Step 3: Use only your primary card for monthly purchase. Once every six to nine months make at least one small purchase on your other seven cards. If you do not do this the credit card company will most likely close your account and this will hurt your score.
Step 4: Call your credit card companies every one to three years and ask them to increase your credit limits.
A Secret About the Credit Utilization Ratio
If you own a home, there is a secret that can either really help your credit score or potentially harm it. There are two primary ways credit is reported, either as an installment loan or a revolving credit. An installment loan is something like a mortgage. Revolving credit is a credit card.
When you own a home you can go to a bank and ask for a home equity line of credit (HELOC). One thing that people often do not realize is that a HELOC IS NOT A LOAN. It is not the same thing as a second mortgage. It goes on your credit report as a revolving line of credit, i.e. like a credit card.
Therefore, if for example you have a $40,000 HELOC and 100% of it is being used, that is reported on your credit report the same way as a maxed out credit card.
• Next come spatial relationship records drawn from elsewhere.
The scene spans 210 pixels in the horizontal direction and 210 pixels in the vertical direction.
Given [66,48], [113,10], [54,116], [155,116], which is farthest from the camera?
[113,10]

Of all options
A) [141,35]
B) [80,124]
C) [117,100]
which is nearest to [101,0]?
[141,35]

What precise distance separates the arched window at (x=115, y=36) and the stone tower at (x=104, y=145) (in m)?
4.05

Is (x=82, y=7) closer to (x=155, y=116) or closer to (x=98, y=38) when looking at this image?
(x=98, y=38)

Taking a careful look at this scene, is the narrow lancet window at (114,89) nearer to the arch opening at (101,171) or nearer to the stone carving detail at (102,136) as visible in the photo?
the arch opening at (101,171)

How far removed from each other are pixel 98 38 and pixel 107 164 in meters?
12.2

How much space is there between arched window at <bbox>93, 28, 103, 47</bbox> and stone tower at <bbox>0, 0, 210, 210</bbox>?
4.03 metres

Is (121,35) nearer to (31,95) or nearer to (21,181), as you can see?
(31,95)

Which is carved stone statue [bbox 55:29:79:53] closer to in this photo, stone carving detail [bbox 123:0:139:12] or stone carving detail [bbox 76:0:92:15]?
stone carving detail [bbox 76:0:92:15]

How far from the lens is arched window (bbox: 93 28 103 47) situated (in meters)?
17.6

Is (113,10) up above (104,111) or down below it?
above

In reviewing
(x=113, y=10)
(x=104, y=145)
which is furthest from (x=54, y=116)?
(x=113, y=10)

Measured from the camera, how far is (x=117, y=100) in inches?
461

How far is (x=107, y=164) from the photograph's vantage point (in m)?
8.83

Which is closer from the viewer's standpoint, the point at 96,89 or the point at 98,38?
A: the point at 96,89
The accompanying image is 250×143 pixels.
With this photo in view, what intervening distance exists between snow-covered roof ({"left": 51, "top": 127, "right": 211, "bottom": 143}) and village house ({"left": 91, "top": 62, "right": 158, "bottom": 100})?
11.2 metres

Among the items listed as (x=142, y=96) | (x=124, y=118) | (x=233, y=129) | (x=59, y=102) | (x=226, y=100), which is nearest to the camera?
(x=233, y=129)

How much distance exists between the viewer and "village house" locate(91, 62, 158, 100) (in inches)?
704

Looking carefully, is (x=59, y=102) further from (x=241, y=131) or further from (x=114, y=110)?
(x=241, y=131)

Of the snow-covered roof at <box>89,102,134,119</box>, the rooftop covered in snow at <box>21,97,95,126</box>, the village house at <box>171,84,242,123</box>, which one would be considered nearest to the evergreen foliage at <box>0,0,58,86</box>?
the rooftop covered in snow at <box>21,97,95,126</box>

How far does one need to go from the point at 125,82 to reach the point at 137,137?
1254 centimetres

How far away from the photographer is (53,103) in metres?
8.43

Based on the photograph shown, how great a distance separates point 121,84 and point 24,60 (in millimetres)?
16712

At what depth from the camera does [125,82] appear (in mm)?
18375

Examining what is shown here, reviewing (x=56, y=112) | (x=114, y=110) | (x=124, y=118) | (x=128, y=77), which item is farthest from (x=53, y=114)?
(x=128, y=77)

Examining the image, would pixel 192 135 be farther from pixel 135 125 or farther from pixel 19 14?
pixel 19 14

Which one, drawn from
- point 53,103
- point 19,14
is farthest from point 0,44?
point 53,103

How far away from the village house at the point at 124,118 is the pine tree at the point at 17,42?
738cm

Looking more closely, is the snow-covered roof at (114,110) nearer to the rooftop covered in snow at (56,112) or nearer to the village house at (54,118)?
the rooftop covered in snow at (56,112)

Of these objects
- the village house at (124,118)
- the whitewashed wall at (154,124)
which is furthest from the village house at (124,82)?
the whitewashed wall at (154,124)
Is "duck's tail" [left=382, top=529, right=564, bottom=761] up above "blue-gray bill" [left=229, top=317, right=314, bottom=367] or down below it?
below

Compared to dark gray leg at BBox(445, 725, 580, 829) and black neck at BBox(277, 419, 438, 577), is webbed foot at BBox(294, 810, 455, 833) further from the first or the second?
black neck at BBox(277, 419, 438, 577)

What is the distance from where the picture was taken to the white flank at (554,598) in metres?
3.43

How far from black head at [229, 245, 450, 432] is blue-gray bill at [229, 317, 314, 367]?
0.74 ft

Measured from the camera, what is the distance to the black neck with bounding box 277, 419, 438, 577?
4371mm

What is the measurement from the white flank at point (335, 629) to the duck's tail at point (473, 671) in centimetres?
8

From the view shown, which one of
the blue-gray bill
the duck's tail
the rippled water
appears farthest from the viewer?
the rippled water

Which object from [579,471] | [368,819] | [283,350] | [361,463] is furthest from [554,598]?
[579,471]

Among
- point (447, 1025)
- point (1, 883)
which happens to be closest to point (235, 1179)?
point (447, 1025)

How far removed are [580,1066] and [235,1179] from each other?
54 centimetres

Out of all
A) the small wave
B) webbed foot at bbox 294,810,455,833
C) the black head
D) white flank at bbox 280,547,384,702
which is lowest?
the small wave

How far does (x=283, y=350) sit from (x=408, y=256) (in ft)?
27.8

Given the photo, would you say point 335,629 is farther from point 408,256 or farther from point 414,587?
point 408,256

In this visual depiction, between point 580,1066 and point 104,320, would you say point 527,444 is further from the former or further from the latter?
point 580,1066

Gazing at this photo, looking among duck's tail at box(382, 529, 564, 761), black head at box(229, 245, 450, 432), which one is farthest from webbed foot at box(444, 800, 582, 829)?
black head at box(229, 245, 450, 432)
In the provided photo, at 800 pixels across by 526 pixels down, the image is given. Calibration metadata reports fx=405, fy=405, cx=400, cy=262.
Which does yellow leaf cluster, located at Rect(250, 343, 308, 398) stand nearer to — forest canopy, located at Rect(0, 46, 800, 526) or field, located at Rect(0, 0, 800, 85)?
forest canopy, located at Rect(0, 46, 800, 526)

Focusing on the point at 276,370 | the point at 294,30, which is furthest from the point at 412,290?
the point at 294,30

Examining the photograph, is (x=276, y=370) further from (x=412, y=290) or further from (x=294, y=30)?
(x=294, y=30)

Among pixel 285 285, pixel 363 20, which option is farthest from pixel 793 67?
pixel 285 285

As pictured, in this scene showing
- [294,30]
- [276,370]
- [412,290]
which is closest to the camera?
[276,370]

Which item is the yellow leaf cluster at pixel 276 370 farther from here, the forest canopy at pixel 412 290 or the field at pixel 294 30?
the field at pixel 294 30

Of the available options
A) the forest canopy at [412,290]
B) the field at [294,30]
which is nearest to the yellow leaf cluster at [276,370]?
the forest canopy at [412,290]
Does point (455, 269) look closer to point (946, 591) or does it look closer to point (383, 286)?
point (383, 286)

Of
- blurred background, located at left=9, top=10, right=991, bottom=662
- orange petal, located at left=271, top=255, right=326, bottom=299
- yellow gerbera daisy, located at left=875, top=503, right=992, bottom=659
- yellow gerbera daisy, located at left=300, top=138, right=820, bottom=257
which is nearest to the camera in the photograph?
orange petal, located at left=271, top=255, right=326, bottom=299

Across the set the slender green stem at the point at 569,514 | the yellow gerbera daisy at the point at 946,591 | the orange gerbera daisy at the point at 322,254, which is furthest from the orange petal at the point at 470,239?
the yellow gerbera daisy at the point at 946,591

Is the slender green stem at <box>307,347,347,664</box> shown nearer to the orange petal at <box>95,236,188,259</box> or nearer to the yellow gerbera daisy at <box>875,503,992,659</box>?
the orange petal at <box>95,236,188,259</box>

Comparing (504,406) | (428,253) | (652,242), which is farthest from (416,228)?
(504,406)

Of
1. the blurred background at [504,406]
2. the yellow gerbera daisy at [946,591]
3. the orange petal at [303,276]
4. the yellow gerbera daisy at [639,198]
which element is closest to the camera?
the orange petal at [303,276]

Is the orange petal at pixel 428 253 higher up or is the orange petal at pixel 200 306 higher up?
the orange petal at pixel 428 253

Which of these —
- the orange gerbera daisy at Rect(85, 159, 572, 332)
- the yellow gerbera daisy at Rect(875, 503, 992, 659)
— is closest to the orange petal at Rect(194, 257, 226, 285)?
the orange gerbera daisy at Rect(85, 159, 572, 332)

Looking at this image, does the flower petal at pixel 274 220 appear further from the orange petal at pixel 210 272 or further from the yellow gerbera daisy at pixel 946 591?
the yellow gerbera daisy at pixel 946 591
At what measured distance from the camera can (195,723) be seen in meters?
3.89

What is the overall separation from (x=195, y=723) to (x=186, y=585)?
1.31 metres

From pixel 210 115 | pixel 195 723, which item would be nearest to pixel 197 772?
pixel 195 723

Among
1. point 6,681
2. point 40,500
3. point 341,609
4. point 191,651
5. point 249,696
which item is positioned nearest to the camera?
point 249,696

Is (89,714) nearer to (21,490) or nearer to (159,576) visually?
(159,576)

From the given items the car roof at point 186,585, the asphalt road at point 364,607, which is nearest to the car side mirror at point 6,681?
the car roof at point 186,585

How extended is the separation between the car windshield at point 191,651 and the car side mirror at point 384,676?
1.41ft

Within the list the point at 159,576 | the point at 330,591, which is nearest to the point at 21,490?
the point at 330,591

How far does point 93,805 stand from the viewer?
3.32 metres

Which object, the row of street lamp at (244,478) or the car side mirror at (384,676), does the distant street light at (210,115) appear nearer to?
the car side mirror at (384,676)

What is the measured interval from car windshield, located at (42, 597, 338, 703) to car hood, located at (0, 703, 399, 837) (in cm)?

This has to be factored in when looking at your credit utilization ratio.
However, if you own a home and have equity, a HELOC can help your credit. Say you have $50,000 in equity in your home. You go to your bank and ask for a HELOC and they approve you for $20,000. That does not mean you have to withdrawal the $20,000 right then, or ever. What it means from a high level is that you have a credit card with a limit of $20,000 that is backed by the equity in your home. Since you are not actually using the money, you will show a zero balance each month and help your credit in the long run. Plus, you will have access to $20,000 should you need it in a dire emergency.